## Written problem
Copy every one of the following records word for word, without changing anything.

## Extracted entries
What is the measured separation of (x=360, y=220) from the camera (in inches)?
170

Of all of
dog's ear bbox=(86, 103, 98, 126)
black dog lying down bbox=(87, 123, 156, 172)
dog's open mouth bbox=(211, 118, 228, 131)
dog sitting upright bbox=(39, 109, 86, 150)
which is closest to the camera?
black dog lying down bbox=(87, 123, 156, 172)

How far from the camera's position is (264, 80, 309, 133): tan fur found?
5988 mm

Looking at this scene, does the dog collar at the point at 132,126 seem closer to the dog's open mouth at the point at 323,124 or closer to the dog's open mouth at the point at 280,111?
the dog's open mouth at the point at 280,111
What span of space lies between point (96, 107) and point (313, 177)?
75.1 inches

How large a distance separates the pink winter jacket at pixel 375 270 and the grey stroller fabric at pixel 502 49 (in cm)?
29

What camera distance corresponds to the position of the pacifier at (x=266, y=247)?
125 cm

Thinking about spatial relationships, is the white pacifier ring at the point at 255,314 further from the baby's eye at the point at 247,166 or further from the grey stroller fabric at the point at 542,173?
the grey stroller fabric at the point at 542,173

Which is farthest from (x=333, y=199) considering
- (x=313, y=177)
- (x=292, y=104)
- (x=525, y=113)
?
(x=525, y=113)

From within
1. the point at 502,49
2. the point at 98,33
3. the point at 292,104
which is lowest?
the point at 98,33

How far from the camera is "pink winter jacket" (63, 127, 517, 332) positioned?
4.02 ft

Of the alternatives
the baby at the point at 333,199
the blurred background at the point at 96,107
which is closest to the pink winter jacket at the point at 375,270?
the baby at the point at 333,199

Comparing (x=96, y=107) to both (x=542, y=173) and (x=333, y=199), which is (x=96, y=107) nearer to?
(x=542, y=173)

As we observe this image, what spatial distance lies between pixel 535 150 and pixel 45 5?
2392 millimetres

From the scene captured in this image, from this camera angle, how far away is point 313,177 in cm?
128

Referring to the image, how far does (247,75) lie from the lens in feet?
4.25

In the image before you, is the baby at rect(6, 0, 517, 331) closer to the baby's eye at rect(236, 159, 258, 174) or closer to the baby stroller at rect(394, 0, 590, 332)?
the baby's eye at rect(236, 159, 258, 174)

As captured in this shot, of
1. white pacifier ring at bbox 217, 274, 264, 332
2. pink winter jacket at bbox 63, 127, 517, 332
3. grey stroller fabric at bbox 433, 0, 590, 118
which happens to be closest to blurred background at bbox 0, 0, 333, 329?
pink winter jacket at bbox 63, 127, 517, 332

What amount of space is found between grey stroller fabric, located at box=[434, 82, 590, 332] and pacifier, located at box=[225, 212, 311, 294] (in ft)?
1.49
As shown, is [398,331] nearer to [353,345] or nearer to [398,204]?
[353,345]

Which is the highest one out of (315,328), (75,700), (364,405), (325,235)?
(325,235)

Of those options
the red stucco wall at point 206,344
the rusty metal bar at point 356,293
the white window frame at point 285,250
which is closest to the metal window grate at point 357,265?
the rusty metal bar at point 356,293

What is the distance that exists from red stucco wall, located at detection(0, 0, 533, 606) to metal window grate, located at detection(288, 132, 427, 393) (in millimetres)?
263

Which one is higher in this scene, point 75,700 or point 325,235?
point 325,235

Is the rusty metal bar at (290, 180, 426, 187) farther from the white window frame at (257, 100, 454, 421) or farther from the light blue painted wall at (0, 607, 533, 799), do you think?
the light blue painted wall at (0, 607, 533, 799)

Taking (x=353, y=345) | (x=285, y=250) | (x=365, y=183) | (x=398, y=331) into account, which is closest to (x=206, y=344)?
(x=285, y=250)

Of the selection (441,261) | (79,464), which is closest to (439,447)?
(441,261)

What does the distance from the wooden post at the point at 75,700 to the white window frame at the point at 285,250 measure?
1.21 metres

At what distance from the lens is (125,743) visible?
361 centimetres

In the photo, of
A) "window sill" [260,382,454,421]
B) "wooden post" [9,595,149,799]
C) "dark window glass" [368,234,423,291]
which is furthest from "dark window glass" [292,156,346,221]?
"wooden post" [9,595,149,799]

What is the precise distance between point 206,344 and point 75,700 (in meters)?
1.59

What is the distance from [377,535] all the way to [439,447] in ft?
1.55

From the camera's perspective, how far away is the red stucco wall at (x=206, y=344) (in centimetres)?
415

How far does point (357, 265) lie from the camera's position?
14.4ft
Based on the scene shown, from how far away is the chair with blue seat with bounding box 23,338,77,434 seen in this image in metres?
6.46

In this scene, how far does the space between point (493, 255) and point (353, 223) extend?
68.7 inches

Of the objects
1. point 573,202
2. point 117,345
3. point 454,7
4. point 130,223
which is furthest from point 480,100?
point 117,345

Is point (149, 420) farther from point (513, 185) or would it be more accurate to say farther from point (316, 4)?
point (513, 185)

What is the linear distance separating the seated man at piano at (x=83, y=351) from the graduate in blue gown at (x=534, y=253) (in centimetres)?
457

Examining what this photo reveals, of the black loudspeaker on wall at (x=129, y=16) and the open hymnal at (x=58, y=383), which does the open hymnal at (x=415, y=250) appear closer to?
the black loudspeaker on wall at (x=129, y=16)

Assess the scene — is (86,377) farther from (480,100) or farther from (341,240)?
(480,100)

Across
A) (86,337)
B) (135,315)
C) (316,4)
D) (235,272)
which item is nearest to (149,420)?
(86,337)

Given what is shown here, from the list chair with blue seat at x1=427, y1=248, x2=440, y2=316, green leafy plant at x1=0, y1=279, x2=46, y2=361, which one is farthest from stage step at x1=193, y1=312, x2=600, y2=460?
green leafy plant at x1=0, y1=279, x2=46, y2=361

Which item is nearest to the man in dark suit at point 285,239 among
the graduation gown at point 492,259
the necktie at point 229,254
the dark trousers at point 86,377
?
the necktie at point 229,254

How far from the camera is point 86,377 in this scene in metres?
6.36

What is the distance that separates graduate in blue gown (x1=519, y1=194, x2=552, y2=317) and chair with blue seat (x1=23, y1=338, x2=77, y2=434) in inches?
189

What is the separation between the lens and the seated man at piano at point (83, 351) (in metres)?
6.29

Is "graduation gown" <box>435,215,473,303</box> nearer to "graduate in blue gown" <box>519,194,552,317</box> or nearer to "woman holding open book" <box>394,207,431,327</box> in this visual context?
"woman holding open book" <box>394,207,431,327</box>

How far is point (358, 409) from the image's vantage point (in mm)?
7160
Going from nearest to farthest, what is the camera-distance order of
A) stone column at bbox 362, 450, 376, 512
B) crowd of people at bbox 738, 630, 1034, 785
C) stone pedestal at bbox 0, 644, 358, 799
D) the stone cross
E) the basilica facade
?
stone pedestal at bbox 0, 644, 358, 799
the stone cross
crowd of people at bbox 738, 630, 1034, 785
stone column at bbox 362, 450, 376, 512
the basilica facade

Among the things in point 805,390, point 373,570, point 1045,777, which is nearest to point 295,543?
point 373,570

## Complete answer
What is the measured separation of (x=360, y=220) from the camera (in inches)?
170

Of all of
dog's ear bbox=(86, 103, 98, 126)
black dog lying down bbox=(87, 123, 156, 172)
dog's open mouth bbox=(211, 118, 228, 131)
dog sitting upright bbox=(39, 109, 86, 150)
which is closest to the camera?
black dog lying down bbox=(87, 123, 156, 172)

How far from the camera's position is (264, 80, 309, 133): tan fur found?
5988 mm

Looking at this scene, does the dog collar at the point at 132,126 seem closer to the dog's open mouth at the point at 323,124 or closer to the dog's open mouth at the point at 280,111?
the dog's open mouth at the point at 280,111
What span of space lies between point (96, 107) and point (313, 177)?
75.1 inches

How large a distance separates the pink winter jacket at pixel 375 270 and the grey stroller fabric at pixel 502 49 (in cm)?
29

What camera distance corresponds to the position of the pacifier at (x=266, y=247)?
125 cm

Thinking about spatial relationships, is the white pacifier ring at the point at 255,314 further from the baby's eye at the point at 247,166 or further from the grey stroller fabric at the point at 542,173?
the grey stroller fabric at the point at 542,173

Which is farthest from (x=333, y=199) considering
- (x=313, y=177)
- (x=292, y=104)
- (x=525, y=113)
?
(x=525, y=113)

From within
1. the point at 502,49
2. the point at 98,33
3. the point at 292,104
which is lowest?
the point at 98,33

How far from the camera is "pink winter jacket" (63, 127, 517, 332) positioned?
4.02 ft

Of the alternatives
the baby at the point at 333,199
the blurred background at the point at 96,107
which is closest to the pink winter jacket at the point at 375,270?
the baby at the point at 333,199

Comparing (x=96, y=107) to both (x=542, y=173) and (x=333, y=199), which is (x=96, y=107) nearer to?
(x=542, y=173)

As we observe this image, what spatial distance lies between pixel 535 150 and pixel 45 5?
2392 millimetres

From the scene captured in this image, from this camera angle, how far away is point 313,177 in cm?
128

Referring to the image, how far does (247,75) lie from the lens in feet?
4.25

In the image before you, is the baby at rect(6, 0, 517, 331) closer to the baby's eye at rect(236, 159, 258, 174) or closer to the baby stroller at rect(394, 0, 590, 332)?
the baby's eye at rect(236, 159, 258, 174)

As captured in this shot, of
1. white pacifier ring at bbox 217, 274, 264, 332
2. pink winter jacket at bbox 63, 127, 517, 332
3. grey stroller fabric at bbox 433, 0, 590, 118
which happens to be closest to blurred background at bbox 0, 0, 333, 329?
pink winter jacket at bbox 63, 127, 517, 332

What amount of space is found between grey stroller fabric, located at box=[434, 82, 590, 332] and pacifier, located at box=[225, 212, 311, 294] (in ft)?
1.49
As shown, is [398,331] nearer to [353,345] or nearer to [398,204]?
[353,345]

Which is the highest one out of (315,328), (75,700), (364,405), (325,235)?
(325,235)

Of those options
the red stucco wall at point 206,344
the rusty metal bar at point 356,293
the white window frame at point 285,250
which is closest to the metal window grate at point 357,265?
the rusty metal bar at point 356,293

What is the distance that exists from red stucco wall, located at detection(0, 0, 533, 606) to metal window grate, located at detection(288, 132, 427, 393) (in millimetres)?
263

Which one is higher in this scene, point 75,700 or point 325,235?
point 325,235

Is the rusty metal bar at (290, 180, 426, 187) farther from the white window frame at (257, 100, 454, 421) or farther from the light blue painted wall at (0, 607, 533, 799), do you think?
the light blue painted wall at (0, 607, 533, 799)

Taking (x=353, y=345) | (x=285, y=250) | (x=365, y=183) | (x=398, y=331) into account, which is closest to (x=206, y=344)?
(x=285, y=250)

Of the selection (441,261) | (79,464), which is closest to (439,447)?
(441,261)

What does the distance from the wooden post at the point at 75,700 to the white window frame at the point at 285,250 measure?
1.21 metres

At what distance from the lens is (125,743) visible?
361 centimetres

In the photo, of
A) "window sill" [260,382,454,421]
B) "wooden post" [9,595,149,799]
C) "dark window glass" [368,234,423,291]
which is furthest from "dark window glass" [292,156,346,221]?
"wooden post" [9,595,149,799]

What is the precise distance between point 206,344 and point 75,700 (in meters)?
1.59

What is the distance from [377,535] all the way to [439,447] in ft?
1.55

From the camera's perspective, how far away is the red stucco wall at (x=206, y=344) (in centimetres)?
415

How far does point (357, 265) lie from the camera's position?
14.4ft
Based on the scene shown, from how far away is the chair with blue seat with bounding box 23,338,77,434 seen in this image in metres?
6.46

In this scene, how far does the space between point (493, 255) and point (353, 223) extend?
68.7 inches

Of the objects
1. point 573,202
2. point 117,345
3. point 454,7
4. point 130,223
which is furthest from point 480,100?
point 117,345

Is point (149, 420) farther from point (513, 185) or would it be more accurate to say farther from point (316, 4)?
point (513, 185)

What is the linear distance separating the seated man at piano at (x=83, y=351) from the graduate in blue gown at (x=534, y=253) (in centimetres)?
457

Examining what this photo reveals, of the black loudspeaker on wall at (x=129, y=16) and the open hymnal at (x=58, y=383), which does the open hymnal at (x=415, y=250) appear closer to?
the black loudspeaker on wall at (x=129, y=16)

Assess the scene — is (86,377) farther from (480,100) or farther from (341,240)?
(480,100)

Across
A) (86,337)
B) (135,315)
C) (316,4)
D) (235,272)
which item is nearest to (149,420)?
(86,337)

Given what is shown here, from the list chair with blue seat at x1=427, y1=248, x2=440, y2=316, green leafy plant at x1=0, y1=279, x2=46, y2=361, which one is farthest from stage step at x1=193, y1=312, x2=600, y2=460?
green leafy plant at x1=0, y1=279, x2=46, y2=361

Which item is nearest to the man in dark suit at point 285,239 among
the graduation gown at point 492,259
the necktie at point 229,254
the dark trousers at point 86,377
?
the necktie at point 229,254

How far from the camera is point 86,377 in this scene in metres?
6.36

What is the distance that separates graduate in blue gown (x1=519, y1=194, x2=552, y2=317) and chair with blue seat (x1=23, y1=338, x2=77, y2=434) in inches?
189

What is the separation between the lens and the seated man at piano at point (83, 351) (in metres)?
6.29

Is "graduation gown" <box>435,215,473,303</box> nearer to "graduate in blue gown" <box>519,194,552,317</box> or nearer to "woman holding open book" <box>394,207,431,327</box> in this visual context?
"woman holding open book" <box>394,207,431,327</box>

How far is point (358, 409) from the image's vantage point (in mm)?
7160
Going from nearest to farthest, what is the camera-distance order of
A) stone column at bbox 362, 450, 376, 512
B) crowd of people at bbox 738, 630, 1034, 785
C) stone pedestal at bbox 0, 644, 358, 799
D) the stone cross
E) the basilica facade
?
stone pedestal at bbox 0, 644, 358, 799
the stone cross
crowd of people at bbox 738, 630, 1034, 785
stone column at bbox 362, 450, 376, 512
the basilica facade

Among the things in point 805,390, point 373,570, point 1045,777, which is nearest to point 295,543?
point 373,570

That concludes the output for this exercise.